IN SINTESI
Cambio alla guida della componente operativa dell'Aeronautica
Mauro Lunardi
oltre 15.000 militari
più di 50 Reparti+
Il Generale di Squadra Aerea Mauro Lunardi è alla guida del Comando Squadra Aerea e 1ª Regione Aerea dell'Aeronautica Militare. La cerimonia ufficiale di avvicendamento con il Generale Silvano Frigerio si è svolta il 4 settembre 2026 a Milano-Linate, alla presenza del Capo di Stato Maggiore dell'Aeronautica, Generale di Squadra Aerea Antonio Conserva.
Mauro Lunardi subentra a Silvano Frigerio
La cerimonia si è tenuta nell'hangar del Comando Aeroporto Quartier Generale di Milano-Linate, alla presenza di autorità civili, militari e religiose.
Il Generale di Squadra Aerea Mauro Lunardi ha raccolto il testimone dal parigrado Silvano Frigerio, che lascia la guida dell'Alto Comando dopo un periodo caratterizzato dal consolidamento della struttura quale riferimento operativo dell'Aeronautica e punto di collegamento istituzionale con il territorio del Centro-Nord.
Il passaggio di consegne è stato presieduto dal Capo di Stato Maggiore dell'Aeronautica Antonio Conserva.
Cosa fa il Comando Squadra Aerea
Il peso dell'incarico emerge soprattutto osservando le funzioni affidate al Comando. La Squadra Aerea rappresenta infatti il cuore della componente operativa dell'Aeronautica Militare.
Ha il compito di addestrare, predisporre, approntare e concorrere all'impiego delle forze e dei principali Reparti operativi, garantendo la disponibilità degli assetti necessari alle missioni assegnate alla Forza Armata.
Oltre 15mila militari e più di 50 Enti e Reparti
I numeri danno la dimensione della struttura affidata a Lunardi. Il Comando coordina oltre 50 Enti e Reparti dipendenti e più di 15mila donne e uomini dell'Aeronautica Militare.
Si tratta di personale impegnato quotidianamente in compiti che vanno dalla difesa dello spazio aereo nazionale e NATO alle missioni fuori area, passando per il soccorso, i voli sanitari e le attività necessarie alla sicurezza nazionale e internazionale.
Il Comando svolge inoltre, attraverso la 1ª Regione Aerea, una funzione di collegamento territoriale tra la Forza Armata e le istituzioni locali, con particolare riferimento alla Lombardia e al Centro-Nord Italia.
Lunardi: esperienza su Tornado, AMX e numerosi velivoli
Mauro Lunardi, classe 1966, è entrato nell'Accademia Aeronautica nel 1986 con il corso Falco IV e porta al nuovo incarico una lunga esperienza operativa e di comando.
Conserva: massima prontezza degli assetti
Nel descrivere la scelta del nuovo comandante, il Capo di Stato Maggiore dell'Aeronautica ha sottolineato il forte background operativo sia di Frigerio sia di Lunardi.

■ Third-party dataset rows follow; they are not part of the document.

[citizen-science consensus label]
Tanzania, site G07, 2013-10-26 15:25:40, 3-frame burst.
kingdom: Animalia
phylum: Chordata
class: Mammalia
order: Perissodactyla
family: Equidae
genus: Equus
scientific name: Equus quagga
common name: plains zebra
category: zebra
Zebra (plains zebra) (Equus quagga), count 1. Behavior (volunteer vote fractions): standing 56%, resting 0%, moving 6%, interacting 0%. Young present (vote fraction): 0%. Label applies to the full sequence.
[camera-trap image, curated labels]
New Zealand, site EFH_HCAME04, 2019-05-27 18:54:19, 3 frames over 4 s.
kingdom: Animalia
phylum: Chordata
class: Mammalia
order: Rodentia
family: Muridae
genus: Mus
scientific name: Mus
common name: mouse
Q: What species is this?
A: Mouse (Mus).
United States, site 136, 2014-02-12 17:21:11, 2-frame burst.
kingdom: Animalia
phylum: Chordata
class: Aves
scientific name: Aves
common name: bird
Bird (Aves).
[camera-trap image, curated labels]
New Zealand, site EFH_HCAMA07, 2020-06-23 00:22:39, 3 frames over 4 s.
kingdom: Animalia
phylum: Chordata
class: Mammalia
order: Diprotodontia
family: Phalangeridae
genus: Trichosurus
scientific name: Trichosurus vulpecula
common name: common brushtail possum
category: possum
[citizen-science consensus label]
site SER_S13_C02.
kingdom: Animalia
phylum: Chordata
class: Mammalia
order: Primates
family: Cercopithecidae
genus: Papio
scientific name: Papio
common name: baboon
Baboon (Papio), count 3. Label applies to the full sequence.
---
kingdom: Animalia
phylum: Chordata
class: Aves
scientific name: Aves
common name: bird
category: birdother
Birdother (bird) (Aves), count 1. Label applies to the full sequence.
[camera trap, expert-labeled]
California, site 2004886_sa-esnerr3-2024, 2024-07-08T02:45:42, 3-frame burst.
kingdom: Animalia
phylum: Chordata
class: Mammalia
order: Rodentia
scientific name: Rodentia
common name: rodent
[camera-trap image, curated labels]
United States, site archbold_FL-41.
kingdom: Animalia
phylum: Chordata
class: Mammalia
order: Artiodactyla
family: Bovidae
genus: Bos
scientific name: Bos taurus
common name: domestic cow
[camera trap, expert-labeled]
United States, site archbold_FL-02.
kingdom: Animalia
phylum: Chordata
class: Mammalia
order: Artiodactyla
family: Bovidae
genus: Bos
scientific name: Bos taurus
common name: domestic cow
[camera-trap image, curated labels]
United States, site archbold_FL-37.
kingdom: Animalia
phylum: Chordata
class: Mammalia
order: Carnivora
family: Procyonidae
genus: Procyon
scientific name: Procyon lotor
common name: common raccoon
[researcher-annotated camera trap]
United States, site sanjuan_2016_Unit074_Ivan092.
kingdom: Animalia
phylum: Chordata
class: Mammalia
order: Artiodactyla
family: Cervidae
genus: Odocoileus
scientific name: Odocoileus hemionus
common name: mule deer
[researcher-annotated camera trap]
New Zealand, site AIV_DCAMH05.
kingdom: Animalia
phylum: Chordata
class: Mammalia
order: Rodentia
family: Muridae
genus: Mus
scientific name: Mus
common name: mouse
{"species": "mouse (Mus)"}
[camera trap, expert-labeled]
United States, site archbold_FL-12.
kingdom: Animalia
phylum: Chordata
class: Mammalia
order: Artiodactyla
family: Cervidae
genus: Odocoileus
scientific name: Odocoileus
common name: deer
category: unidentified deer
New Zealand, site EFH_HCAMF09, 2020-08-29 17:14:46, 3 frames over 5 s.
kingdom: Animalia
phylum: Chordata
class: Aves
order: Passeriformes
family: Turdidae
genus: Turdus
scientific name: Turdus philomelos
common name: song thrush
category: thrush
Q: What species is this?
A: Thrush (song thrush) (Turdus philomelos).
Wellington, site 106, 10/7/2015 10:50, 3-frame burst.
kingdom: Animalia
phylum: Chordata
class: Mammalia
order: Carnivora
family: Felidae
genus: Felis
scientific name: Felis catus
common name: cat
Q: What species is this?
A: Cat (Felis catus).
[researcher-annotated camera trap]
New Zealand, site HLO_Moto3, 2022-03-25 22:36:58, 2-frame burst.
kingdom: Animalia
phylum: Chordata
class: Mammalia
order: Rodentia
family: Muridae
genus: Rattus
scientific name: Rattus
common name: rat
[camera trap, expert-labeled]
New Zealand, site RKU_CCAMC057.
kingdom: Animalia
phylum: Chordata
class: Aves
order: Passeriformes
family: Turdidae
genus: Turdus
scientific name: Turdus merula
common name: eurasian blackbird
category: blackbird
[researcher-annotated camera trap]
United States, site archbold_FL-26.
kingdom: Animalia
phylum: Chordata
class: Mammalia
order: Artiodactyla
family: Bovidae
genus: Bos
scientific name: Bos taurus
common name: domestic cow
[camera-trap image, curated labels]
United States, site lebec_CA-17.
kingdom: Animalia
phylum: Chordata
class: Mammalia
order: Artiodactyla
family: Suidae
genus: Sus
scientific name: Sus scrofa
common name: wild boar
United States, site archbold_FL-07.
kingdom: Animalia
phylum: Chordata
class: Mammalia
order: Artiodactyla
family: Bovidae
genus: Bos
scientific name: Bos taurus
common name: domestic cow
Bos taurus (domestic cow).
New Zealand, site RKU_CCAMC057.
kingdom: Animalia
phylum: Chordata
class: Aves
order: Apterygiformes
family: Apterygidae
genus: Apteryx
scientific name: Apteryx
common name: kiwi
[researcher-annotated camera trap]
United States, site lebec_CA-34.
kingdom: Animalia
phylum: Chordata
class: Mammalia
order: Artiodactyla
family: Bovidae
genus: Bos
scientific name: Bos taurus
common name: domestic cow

L'obiettivo dichiarato resta quello di assicurare la massima prontezza operativa, la disponibilità degli assetti e la capacità della Forza Armata di essere presente ovunque l'Italia sia chiamata a operare.
Il passaggio di consegne assume quindi un significato che va oltre la normale successione al vertice: riguarda direttamente il comando chiamato a trasformare personale, velivoli e sistemi dell'Aeronautica in capacità operative concretamente disponibili.
Continuità e innovazione nella nuova fase
Nel suo primo intervento da comandante, Lunardi ha posto l'accento sulla capacità dell'Aeronautica Militare di evolvere e innovare senza perdere i propri valori fondanti.
La Squadra Aerea e 1ª Regione Aerea, secondo il nuovo comandante, dovrà continuare a essere una componente essenziale delle capacità espresse dalla Forza Armata, mantenendo efficacia nel presente e preparandosi alle esigenze operative future.
Lunardi ha inoltre richiamato il rapporto con Milano e con le istituzioni del territorio, auspicando il proseguimento della collaborazione tra l'organizzazione militare e il tessuto civile, industriale e sociale.
Il cambio riguarda uno dei vertici operativi più importanti dell'Aeronautica: Mauro Lunardi assume la guida di una struttura che coordina oltre 15mila militari e più di 50 Enti e Reparti, dalle missioni di difesa aerea fino al soccorso e ai voli sanitari urgenti.